Social Research Methods/Statistical Analysis

Introduction

• Statistics is the applied branch of mathematics especially appropriate for a variety of research analysis

Descriptive Statistics

• Descriptive statistis are used to summarize data under study. Some descriptive statistics summarize the distribution of attributes on a single variable; others summarize the associations between variables.

• Descriptive statistics summarizing the relationships between variables are called measures of association.

• Many measures of association are based on a proportionate reduction of error (PRE) model. This model is based on a comparison of 1. the numbers of errors we would make in attempting to guess the attributes of a given variable for each of the cases under study - if we knew nothing but the distribution of attributes on that variable - and 2. the number of errors we would make if we knew the joint distribution overall and were told for each case the attribute o one variable each time we were asked to guess the attribute of the other. These measures include lambda, which is appropriate for the analysis of two nominal variables; gamma, which is appropriate for the analysis of two ordinal variables; and Pearson's product-moment correlation, which is appropriate for the analysis of two interval or ratio variables.

• Regression analysis represents the relationships between variables in the form of equations, which can be used to predict the values of a dependent variable on the basis of values of one or more independent variables

• Regression equations are computed on the basis of a regression line: the geometric line representing, with the least amount of discrepancy, the actual location of points in a scattergram.

• Types of regression analysis include linear regression analysis, multiple regression analysis, partial regression analysis, and curvilinear regression analysis.

Inferential Statistics

• Inferential statistics are used to estimate the generalizability of findings arrived at through the analysis of a sampling to the larger population from which the sample has been selected. Some inferential statistics estimate the single-variable characteristics of the population; others - tests of statistical significance - estimate the relationships between variables in the population.

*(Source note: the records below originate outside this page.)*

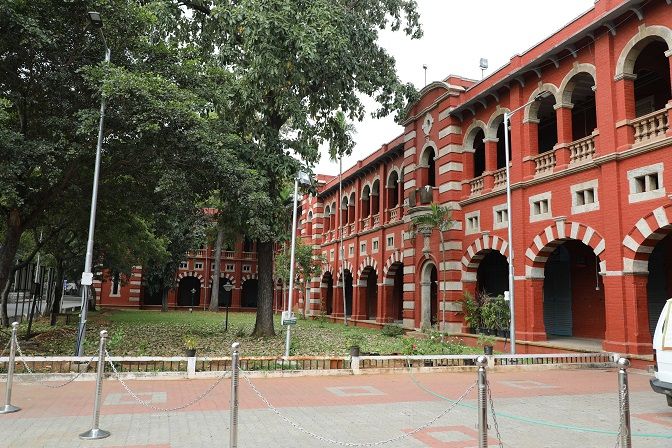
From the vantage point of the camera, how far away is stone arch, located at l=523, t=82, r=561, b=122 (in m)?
17.1

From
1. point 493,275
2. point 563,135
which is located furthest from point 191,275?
point 563,135

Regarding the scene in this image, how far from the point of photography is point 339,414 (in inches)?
325

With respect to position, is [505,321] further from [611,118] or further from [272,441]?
[272,441]

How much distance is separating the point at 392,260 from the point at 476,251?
7.73 metres

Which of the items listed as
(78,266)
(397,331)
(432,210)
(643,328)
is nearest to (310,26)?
(432,210)

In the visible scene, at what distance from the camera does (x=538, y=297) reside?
1755 cm

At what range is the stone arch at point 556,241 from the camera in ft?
49.9

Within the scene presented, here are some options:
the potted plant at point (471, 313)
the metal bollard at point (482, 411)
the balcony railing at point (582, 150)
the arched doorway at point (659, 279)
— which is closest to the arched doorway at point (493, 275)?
the potted plant at point (471, 313)

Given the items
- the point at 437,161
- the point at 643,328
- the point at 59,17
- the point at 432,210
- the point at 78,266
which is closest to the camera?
the point at 59,17

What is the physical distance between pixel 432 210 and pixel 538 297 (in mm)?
5400

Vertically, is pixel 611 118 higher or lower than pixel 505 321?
higher

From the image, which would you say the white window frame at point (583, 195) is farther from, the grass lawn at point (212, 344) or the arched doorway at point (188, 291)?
the arched doorway at point (188, 291)

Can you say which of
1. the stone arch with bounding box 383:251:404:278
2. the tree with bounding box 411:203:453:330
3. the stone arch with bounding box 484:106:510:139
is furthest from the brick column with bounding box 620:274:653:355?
the stone arch with bounding box 383:251:404:278

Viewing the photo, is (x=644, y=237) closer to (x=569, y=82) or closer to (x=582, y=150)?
(x=582, y=150)
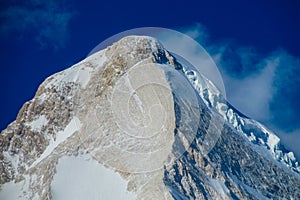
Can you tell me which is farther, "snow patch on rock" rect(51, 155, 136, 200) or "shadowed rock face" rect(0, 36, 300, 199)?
"shadowed rock face" rect(0, 36, 300, 199)

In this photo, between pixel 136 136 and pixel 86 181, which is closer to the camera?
pixel 86 181

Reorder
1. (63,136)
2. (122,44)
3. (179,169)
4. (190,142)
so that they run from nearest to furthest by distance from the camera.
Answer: (179,169) → (190,142) → (63,136) → (122,44)

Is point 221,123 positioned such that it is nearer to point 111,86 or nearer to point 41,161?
point 111,86

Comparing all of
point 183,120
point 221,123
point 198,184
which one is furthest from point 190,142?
point 221,123

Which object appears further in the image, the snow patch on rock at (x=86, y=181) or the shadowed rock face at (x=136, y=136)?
the shadowed rock face at (x=136, y=136)

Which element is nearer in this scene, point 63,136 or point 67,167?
point 67,167

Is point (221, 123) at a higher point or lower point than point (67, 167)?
higher

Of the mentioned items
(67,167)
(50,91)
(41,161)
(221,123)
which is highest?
(50,91)

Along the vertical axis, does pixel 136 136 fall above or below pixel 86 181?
above
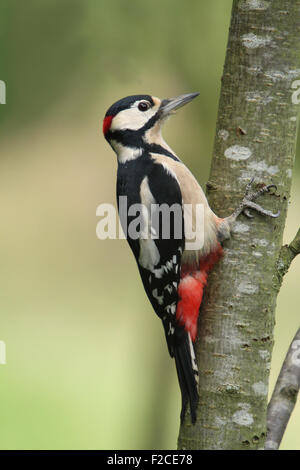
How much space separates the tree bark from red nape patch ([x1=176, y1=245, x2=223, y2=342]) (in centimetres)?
6

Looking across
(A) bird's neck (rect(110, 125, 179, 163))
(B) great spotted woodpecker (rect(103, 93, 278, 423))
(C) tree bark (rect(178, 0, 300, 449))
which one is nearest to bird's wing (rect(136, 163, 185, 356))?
(B) great spotted woodpecker (rect(103, 93, 278, 423))

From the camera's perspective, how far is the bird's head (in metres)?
2.45

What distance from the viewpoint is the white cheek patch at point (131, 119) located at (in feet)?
8.05

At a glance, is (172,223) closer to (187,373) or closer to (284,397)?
(187,373)

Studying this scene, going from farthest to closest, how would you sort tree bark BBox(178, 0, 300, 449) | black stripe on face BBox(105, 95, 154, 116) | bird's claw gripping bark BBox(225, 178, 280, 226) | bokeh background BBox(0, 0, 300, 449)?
bokeh background BBox(0, 0, 300, 449) < black stripe on face BBox(105, 95, 154, 116) < bird's claw gripping bark BBox(225, 178, 280, 226) < tree bark BBox(178, 0, 300, 449)

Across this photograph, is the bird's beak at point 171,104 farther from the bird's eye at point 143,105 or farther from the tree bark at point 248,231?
the tree bark at point 248,231

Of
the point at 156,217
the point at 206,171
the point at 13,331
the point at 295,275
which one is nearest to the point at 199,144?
the point at 206,171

• Inferences about some characteristic of population must indicate a confidence interval and a confidence level. Computations of confidence levels and intervals are based on a probability theory and assume that conventional probability-sampling techniques have been employed in the study.

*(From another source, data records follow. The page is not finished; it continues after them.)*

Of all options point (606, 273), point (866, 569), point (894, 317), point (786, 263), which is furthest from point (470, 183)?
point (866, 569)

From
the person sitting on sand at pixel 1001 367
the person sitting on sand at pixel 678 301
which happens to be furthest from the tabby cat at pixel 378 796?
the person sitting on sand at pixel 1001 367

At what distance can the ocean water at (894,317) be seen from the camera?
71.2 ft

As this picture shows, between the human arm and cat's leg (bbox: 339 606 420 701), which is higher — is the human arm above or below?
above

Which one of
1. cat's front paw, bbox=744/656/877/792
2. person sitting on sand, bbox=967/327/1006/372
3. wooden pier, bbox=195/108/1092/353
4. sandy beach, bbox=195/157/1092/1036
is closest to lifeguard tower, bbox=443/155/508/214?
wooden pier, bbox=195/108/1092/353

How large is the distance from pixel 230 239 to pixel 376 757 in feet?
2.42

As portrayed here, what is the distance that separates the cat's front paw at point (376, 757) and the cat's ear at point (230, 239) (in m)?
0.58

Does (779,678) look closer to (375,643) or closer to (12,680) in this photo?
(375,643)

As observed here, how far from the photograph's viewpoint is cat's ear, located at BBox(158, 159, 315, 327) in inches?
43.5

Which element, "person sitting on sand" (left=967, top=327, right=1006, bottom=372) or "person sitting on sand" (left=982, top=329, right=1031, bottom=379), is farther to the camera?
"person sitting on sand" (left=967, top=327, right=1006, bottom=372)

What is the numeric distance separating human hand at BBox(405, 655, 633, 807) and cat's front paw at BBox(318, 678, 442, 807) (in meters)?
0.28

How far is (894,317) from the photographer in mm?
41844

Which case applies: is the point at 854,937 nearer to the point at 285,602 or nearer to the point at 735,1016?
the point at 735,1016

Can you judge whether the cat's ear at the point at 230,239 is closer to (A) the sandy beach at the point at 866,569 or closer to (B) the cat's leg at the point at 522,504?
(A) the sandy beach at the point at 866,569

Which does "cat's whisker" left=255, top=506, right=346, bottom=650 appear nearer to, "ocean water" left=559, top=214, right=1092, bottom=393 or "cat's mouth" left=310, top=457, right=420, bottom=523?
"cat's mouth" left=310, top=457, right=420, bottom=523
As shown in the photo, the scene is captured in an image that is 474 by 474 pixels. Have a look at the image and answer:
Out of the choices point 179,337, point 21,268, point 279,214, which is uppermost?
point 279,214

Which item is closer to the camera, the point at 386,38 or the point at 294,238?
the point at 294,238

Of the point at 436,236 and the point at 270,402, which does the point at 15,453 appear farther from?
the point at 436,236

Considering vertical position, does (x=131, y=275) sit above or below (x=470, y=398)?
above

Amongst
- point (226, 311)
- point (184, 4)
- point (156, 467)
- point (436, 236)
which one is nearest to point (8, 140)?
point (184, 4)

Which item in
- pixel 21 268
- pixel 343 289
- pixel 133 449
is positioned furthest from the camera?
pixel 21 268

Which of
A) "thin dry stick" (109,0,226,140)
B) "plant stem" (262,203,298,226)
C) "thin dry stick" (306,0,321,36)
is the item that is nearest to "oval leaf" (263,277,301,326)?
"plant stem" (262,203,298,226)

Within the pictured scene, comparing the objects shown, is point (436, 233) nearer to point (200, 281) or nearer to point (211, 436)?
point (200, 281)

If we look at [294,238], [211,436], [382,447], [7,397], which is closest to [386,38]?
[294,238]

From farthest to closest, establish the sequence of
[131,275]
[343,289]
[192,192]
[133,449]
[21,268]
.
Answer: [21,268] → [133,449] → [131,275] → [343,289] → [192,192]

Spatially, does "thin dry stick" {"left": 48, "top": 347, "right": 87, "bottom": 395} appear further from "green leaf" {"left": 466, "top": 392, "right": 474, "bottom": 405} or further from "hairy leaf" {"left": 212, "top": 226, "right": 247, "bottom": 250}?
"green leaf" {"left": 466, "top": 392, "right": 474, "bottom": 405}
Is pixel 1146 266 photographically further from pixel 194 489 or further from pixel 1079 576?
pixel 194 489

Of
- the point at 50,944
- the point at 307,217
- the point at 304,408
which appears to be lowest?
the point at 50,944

• Inferences about the generalizability, to a population, of the associations discovered between variables in a sample involve tests of statistical significance, which estimate the likelihood that an association as large as the observed one could result from normal sampling error if no such association exists between the variables in the larger population. Tests of statistical significance are also based on probability theory and assume that conventional probability-sampling techniques have been employed in the study.

• The level of significance of an observed association is reported in the form of the probability that the association could have been produced merely by sampling error. To say that an association is significant at the .05 level is to say that an association is large as the observed one could not be expected o result from sampling error more than 5 times our of 100.

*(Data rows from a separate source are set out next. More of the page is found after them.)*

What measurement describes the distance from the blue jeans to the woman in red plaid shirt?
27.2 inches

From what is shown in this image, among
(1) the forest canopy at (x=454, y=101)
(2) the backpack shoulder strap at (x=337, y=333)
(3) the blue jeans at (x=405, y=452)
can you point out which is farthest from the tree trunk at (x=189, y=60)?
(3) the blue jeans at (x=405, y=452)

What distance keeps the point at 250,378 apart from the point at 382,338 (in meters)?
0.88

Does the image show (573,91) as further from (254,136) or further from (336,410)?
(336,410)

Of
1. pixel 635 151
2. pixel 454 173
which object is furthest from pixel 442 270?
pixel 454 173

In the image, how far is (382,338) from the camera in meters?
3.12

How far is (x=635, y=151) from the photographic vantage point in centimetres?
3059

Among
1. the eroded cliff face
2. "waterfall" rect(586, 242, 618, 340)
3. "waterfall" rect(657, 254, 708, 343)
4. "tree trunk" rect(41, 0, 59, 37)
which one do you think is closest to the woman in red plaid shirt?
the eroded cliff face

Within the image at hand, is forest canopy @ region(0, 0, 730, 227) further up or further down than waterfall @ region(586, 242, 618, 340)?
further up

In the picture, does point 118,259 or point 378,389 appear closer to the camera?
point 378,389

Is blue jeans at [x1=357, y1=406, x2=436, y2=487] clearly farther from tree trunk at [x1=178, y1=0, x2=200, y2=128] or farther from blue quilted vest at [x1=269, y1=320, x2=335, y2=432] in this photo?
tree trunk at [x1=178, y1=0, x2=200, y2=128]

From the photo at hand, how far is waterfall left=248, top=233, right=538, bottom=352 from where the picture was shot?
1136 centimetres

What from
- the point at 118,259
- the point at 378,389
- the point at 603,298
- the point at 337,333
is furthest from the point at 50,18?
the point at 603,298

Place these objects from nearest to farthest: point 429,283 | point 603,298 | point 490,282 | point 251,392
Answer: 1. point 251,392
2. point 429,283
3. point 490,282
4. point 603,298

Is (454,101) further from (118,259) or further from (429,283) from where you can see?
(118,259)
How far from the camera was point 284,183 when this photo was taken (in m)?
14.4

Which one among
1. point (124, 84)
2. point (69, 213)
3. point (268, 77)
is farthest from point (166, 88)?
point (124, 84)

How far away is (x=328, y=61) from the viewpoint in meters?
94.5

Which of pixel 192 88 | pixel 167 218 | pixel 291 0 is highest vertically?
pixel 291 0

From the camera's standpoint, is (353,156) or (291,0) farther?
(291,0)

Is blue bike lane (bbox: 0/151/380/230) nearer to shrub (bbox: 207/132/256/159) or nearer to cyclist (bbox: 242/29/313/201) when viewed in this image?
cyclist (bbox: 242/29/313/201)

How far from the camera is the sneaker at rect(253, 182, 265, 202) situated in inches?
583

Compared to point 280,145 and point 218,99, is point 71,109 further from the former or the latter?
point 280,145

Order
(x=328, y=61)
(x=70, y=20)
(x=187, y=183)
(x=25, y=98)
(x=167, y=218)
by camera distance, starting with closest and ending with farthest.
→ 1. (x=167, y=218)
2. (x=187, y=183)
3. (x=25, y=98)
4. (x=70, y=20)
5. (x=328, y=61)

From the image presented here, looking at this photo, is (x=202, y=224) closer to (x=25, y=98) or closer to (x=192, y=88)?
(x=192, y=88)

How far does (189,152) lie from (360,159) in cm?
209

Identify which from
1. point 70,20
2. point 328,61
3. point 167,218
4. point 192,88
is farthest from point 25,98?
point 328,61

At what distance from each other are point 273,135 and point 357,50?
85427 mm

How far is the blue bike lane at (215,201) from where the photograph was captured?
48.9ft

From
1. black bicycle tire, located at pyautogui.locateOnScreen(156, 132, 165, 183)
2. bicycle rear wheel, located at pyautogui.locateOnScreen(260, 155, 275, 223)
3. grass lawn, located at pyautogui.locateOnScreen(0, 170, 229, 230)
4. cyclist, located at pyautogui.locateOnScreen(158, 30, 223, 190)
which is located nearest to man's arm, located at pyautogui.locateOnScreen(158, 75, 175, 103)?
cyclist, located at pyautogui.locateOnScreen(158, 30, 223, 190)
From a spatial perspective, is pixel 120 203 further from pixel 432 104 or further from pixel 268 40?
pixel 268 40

• Social researchers tend to use a particular set of levels of significance in connection with tests of statistical significance: .05, .01 and .001. This is merely a convention, however.

•A frequently used test of statistical significance in tabular data is chi-sqaure.

• The t-test is a frequently used test of statistical significance for comparing means.

• Statistical significance must not be confused with substantial significance, the latter meaning that an observed association is strong, important, meaningful, or worth writing home to your mother about.

• Tests of statistical significance, strictly speaking, make assumptions about data and methods that are almost never satisfied completely by real social research. Despite this, the tests can serve a useful function in the analysis and interpretation of data.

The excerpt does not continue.